**What you are asked to do:**
Starting at the first line of the items and ending at the line that contains "<instances>", give each line as a Markdown table with the columns Number and Line. Leave out blank lines.

(A block of data)
◇ ◇ ◇ ◇ ◇

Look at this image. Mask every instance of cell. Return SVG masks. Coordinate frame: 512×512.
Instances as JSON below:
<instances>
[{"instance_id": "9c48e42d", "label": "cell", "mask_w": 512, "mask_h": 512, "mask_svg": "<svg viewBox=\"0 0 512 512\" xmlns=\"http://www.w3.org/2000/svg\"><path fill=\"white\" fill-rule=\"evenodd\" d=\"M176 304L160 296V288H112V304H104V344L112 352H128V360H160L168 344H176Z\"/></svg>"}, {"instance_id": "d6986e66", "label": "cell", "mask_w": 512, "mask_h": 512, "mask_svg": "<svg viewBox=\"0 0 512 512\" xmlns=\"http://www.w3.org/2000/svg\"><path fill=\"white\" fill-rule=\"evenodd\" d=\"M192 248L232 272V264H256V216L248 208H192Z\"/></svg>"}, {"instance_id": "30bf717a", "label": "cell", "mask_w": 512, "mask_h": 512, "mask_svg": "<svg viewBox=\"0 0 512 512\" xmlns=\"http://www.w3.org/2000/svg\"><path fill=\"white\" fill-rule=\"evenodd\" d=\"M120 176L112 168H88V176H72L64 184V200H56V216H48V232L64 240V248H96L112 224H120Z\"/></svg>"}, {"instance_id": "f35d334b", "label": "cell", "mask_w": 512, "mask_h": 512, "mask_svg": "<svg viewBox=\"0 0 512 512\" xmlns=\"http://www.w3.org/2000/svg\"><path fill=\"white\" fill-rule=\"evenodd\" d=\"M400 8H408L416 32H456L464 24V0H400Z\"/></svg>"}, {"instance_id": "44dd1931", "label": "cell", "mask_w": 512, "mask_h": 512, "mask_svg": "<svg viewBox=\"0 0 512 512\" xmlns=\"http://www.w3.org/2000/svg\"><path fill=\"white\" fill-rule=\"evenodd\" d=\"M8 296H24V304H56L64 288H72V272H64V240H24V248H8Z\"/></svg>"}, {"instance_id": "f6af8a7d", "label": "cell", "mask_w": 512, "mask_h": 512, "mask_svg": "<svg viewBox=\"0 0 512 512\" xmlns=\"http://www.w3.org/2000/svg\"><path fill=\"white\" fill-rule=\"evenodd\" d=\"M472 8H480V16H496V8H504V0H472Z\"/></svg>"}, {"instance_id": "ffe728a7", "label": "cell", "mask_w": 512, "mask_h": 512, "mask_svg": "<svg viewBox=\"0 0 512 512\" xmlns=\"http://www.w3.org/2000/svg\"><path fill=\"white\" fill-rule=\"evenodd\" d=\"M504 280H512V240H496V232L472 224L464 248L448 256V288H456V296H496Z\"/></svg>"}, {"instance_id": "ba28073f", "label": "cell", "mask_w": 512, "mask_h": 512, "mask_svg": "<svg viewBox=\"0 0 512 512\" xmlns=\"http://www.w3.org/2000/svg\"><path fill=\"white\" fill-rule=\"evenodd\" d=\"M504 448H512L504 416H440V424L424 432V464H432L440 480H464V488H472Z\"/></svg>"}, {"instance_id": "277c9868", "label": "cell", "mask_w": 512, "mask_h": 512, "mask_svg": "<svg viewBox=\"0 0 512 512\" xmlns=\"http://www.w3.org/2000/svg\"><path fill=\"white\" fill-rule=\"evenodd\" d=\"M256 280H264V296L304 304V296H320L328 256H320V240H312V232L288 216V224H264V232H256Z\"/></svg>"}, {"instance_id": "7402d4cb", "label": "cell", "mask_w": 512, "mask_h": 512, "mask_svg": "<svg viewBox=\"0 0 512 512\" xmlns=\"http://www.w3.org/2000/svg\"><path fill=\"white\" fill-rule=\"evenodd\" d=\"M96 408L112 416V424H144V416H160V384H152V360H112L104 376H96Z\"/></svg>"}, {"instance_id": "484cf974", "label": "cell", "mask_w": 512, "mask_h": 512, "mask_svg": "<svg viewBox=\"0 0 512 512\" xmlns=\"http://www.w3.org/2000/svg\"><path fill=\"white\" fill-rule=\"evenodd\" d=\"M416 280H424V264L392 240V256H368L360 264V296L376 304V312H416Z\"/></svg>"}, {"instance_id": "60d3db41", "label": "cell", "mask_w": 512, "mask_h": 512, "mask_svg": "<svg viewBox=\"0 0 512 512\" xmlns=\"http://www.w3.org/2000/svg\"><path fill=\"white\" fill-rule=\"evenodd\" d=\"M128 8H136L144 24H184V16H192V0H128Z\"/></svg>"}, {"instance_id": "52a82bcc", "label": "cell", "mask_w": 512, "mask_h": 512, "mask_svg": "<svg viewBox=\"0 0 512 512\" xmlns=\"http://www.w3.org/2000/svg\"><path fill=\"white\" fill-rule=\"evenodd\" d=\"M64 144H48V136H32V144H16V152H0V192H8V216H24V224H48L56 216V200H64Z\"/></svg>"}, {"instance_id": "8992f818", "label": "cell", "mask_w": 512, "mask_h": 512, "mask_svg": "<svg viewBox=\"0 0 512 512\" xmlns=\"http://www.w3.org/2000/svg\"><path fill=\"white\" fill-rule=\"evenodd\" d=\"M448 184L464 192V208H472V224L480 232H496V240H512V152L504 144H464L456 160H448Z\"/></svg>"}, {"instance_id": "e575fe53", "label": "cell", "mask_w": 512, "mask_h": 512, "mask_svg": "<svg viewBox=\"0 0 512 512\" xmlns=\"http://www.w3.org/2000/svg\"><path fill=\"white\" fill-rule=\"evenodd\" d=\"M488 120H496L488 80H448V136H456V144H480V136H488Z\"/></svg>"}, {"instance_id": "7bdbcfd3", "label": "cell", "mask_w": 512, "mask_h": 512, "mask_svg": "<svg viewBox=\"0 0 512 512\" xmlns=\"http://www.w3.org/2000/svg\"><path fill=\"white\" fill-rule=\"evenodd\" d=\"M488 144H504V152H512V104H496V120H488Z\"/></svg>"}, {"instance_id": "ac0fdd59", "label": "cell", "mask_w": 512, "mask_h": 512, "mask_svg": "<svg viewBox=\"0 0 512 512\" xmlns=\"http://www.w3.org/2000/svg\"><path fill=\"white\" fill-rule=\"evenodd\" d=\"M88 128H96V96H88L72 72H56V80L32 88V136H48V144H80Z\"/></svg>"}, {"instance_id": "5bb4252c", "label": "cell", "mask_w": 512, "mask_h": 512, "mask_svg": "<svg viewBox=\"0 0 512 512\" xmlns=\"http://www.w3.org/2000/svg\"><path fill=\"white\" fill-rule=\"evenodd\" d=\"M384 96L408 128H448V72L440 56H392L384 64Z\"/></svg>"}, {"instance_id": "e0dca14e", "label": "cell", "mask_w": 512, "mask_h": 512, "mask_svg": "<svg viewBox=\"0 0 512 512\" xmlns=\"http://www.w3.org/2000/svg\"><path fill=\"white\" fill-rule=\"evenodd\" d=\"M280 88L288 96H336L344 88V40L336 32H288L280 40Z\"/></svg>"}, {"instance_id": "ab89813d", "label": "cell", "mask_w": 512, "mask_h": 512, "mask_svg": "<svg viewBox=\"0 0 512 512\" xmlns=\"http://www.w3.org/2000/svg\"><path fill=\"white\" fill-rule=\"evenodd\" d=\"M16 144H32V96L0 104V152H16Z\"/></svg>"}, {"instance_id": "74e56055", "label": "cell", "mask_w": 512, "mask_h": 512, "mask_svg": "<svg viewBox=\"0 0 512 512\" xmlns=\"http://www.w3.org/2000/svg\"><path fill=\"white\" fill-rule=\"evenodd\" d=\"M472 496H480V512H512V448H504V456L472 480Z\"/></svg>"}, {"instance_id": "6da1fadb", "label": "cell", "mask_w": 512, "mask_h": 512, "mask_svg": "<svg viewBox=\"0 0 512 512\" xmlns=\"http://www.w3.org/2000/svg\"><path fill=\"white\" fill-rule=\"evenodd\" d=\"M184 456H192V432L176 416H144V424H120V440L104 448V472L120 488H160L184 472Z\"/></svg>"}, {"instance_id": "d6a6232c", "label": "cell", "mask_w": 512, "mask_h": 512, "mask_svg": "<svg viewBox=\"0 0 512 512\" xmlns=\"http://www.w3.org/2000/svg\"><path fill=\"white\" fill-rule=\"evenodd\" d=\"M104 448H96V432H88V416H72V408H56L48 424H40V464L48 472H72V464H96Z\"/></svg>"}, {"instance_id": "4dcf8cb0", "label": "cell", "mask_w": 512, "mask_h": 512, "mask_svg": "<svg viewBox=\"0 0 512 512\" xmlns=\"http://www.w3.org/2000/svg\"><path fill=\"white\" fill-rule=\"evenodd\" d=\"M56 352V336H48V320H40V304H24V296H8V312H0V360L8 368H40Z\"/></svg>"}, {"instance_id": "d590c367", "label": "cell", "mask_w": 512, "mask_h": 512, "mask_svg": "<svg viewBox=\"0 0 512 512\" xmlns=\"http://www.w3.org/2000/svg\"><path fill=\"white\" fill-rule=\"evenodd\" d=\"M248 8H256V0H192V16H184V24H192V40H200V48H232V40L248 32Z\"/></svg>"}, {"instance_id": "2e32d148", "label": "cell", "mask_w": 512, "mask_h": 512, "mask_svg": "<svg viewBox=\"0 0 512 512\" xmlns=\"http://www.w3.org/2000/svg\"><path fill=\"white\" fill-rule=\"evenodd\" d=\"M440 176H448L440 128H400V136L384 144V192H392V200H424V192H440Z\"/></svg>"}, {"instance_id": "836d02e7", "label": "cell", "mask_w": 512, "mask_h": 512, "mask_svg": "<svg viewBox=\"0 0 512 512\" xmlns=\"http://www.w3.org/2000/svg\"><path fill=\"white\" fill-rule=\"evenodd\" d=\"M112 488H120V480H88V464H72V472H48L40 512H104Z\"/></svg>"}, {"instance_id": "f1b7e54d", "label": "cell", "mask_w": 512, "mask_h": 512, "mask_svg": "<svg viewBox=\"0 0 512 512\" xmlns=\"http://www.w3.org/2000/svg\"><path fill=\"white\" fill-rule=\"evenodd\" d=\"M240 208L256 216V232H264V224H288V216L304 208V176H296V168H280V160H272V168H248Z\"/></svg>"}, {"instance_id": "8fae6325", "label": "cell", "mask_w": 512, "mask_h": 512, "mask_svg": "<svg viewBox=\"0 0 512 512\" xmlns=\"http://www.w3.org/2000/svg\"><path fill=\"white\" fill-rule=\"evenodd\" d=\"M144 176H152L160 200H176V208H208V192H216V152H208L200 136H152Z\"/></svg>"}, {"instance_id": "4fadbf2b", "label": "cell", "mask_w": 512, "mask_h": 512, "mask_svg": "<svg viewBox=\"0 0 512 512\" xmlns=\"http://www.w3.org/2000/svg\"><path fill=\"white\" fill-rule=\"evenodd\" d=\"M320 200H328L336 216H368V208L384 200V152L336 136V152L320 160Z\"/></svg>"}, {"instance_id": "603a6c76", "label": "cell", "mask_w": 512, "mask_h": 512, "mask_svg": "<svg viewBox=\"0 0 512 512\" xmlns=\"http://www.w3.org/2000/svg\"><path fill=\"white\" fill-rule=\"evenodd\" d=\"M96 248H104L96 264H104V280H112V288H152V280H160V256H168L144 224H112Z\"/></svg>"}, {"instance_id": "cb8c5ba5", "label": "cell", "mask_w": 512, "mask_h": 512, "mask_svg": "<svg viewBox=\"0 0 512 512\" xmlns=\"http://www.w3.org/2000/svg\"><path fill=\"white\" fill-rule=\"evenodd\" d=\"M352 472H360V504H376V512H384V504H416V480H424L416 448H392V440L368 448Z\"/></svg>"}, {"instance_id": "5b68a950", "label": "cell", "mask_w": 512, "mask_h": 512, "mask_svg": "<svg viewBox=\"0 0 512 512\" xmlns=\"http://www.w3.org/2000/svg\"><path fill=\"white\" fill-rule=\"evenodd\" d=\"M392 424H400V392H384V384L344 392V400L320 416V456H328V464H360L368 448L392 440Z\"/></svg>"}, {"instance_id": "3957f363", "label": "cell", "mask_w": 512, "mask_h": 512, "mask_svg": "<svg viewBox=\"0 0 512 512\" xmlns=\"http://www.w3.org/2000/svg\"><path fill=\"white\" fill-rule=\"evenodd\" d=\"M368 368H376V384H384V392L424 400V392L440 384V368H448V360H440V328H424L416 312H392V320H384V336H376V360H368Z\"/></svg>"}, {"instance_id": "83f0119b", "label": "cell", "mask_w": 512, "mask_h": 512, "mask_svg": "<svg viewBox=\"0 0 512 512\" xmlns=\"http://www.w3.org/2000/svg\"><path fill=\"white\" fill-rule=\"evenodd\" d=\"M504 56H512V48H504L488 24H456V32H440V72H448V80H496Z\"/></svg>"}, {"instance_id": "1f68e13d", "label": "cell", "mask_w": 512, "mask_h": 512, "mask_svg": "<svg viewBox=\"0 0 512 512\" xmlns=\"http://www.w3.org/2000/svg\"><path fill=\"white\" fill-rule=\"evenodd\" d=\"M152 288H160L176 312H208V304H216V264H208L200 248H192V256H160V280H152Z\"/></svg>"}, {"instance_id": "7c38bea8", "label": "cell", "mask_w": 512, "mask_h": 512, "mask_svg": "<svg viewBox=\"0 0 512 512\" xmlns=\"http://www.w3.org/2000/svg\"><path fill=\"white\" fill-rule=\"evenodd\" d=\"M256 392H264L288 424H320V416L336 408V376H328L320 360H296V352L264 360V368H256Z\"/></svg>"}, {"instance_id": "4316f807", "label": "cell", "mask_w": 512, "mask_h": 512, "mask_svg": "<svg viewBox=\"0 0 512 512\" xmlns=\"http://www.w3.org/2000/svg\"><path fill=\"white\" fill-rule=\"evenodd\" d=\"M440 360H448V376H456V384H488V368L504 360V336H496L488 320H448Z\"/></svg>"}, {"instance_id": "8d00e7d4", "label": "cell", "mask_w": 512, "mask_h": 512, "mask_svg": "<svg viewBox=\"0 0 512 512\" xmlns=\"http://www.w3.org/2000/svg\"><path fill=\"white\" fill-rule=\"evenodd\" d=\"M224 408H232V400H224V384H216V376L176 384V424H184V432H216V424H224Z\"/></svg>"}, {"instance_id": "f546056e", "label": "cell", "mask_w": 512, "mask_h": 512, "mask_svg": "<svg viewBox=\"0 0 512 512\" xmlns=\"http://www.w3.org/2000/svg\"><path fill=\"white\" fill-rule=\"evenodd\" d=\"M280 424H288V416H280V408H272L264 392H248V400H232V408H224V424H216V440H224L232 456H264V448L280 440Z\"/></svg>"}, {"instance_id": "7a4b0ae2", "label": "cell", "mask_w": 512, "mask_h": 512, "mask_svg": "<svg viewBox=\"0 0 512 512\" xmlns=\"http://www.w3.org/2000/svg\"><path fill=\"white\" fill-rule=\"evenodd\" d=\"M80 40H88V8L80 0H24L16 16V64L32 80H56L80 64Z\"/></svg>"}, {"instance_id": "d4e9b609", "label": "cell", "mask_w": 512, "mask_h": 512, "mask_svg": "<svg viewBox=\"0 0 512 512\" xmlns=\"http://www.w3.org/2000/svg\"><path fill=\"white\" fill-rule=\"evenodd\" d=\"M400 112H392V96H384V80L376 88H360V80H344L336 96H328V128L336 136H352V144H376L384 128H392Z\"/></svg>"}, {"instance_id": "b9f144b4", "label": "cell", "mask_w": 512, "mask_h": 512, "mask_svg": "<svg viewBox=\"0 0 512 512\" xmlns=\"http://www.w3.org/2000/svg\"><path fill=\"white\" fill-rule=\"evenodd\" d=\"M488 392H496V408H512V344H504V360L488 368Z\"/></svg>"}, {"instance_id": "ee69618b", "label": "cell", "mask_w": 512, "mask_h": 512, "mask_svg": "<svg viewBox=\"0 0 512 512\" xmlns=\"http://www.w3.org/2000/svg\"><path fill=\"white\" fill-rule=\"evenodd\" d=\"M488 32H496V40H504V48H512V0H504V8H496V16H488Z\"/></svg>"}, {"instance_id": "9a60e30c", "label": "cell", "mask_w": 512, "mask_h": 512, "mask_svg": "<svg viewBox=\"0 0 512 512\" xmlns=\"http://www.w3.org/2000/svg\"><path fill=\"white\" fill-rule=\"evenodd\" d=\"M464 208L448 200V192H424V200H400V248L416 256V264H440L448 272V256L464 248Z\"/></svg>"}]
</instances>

◇ ◇ ◇ ◇ ◇

**Final answer:**
| Number | Line |
|---|---|
| 1 | Look at this image. Mask every instance of cell. Return SVG masks. Coordinate frame: 512×512. |
| 2 | Instances as JSON below: |
| 3 | <instances> |